David Taylor suffered a classic weather-related heart attack while shoveling sidewalks at his Columbia apartment complex, but the response from Howard County emergency officials credited with saving his life was faster and more complex than any routine medical call.
In full storm response mode, the county had 30 people from a variety of agencies manning computers and phones at its emergency operations center. They coordinated both a quick medical rescue for Taylor at his apartment, and also sent another vehicle to get Dr. Julie Miller, the Johns Hopkins Hospital cardiologist on call for heart attacks, who was snowbound Thursday morning at her Clarksville home.
The medical response was so swift, Deputy Fire Chief Charles Sharpe said, because the department already had emergency medical crews at Howard County General Hospital, which is about a mile from Taylor's Hickory Ridge Road apartment. The fire crews were taking discharged hospital patients home to help free more beds for incoming patients.
Taylor, 48, a U.S. Department of Agriculture employee, felt chest pain and suffered from shortness of breath just before 10 a.m. Thursday as he shoveled at the Avalon Symphony Woods Apartments, said Ruth Taylor, his mother, who later traveled from her Annapolis home to help.
She said he walked back to his second-floor apartment, lay down on the floor as the pain became worse and used his cell phone to call his 16-year-old daughter, Brittany, who was sleeping in another room with the door closed. The two share the apartment, though Taylor has three older children living in other states.
"I was asleep," Brittany Taylor said. She thought her dad wanted her to help shovel, before finding him on the living room floor, saying "call an ambulance, call an ambulance." She quickly dialed 911, still not knowing what was wrong. "It was very scary," she said.
According to Ruth Taylor, her son was able to say that he couldn't breathe and had chest pain. The Fire Department medics responded quickly, along with county police, she said.
Finding Taylor in full cardiac arrest, they used a portable defibrillator and CPR to bring him back from near death and stabilize him, Sharpe said. They also used electronic equipment to determine that he needed immediate angioplasty to reopen a blocked blood vessel.
That's when Dr. Matthew Levy, the emergency room physician at Howard County, put out the call for Miller. The county emergency center dispatched a Fire Department sport-utility vehicle with four-wheel drive to get her.
"I went as quickly as I got called," Miller said, walking about a half-mile through deep snow from her unplowed street to speed her trip, her own four-wheel drive vehicle useless in such conditions. A county plow cleared the street later Thursday morning, she said.
The angioplasty went well and David Taylor got a stent, a metal, screen-like device implanted in a blood vessel that, once inflated with a tiny balloon, helps keep the affected artery open.
"If they had not been there, he would not have made it," Miller said about the EMT team.
Ruth Taylor blamed the heart attack on her son's smoking habit.

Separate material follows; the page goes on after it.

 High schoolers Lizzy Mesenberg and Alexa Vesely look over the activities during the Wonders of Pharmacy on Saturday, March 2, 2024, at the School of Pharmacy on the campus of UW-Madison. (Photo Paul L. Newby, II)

"He was a smoker," she said. "I feel he dodged a bullet," adding that her son was in intensive care and would remain hospitalized for another two to four days.
Miller agreed that smoking is a "major risk factor" in the buildup of plaque that impedes blood flow in arteries.
Sharpe described the rescue Thursday afternoon during a meeting with County Executive Ken Ulman and Gov. Martin O'Malley at the county's storm emergency center in the James N. Robey Public Safety Training Center, near Interstate 70 at Alpha Ridge, where county workers from a variety of agencies have been camped out for days since the storms began Friday night.
Sharpe said he was proud of the way his department responded, and Ulman said other county agencies have also transported people through the snow for vital dialysis and medical appointments, some into Baltimore City. Both elected officials thanked all the workers for their round-the-clock diligence helping residents.
"We're starting to get a lot of e-mails and calls with thank-yous," Ulman said. "I have not seen one frustrated employee. Everyone's cooperating. 'What can I do to help'" is the attitude at the center, he said.
O'Malley pointed out that local governments often didn't have emergency operations centers before the Sept. 11, 2001, terrorist attacks.
"It's really good to see your EOC humming and running," he said.
County public works director James Irvin said plows were well into clearing residential streets Friday, though the job would take days to complete, and crews would have to return to open clogged storm drains and haul away piles of snow blocking some traffic lanes and obstructing drivers' vision.